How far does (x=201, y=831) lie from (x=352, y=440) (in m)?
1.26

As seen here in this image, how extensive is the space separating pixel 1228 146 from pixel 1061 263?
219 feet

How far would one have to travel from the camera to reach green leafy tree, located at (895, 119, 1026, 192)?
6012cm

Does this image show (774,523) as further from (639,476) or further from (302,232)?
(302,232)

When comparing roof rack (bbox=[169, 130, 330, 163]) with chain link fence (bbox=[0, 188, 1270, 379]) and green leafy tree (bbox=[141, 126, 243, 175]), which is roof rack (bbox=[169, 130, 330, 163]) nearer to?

__________________________________________________

### Exercise requirements
Rewrite the material above, swapping each "green leafy tree" for "tall green tree" and leaving everything else unchanged.

### Answer to the exercise
How far does (x=201, y=831) lie from (x=352, y=440) (in m)?
1.26

As seen here in this image, how extensive is the space separating pixel 1228 146 from pixel 1061 263?
219 feet

How far would one have to travel from the camera to reach tall green tree, located at (895, 119, 1026, 192)?
6012cm

Does this image show (774,523) as further from (639,476) or further from (302,232)?
(302,232)

When comparing roof rack (bbox=[169, 130, 330, 163]) with chain link fence (bbox=[0, 188, 1270, 379]) and tall green tree (bbox=[141, 126, 243, 175]), which is roof rack (bbox=[169, 130, 330, 163]) nearer to?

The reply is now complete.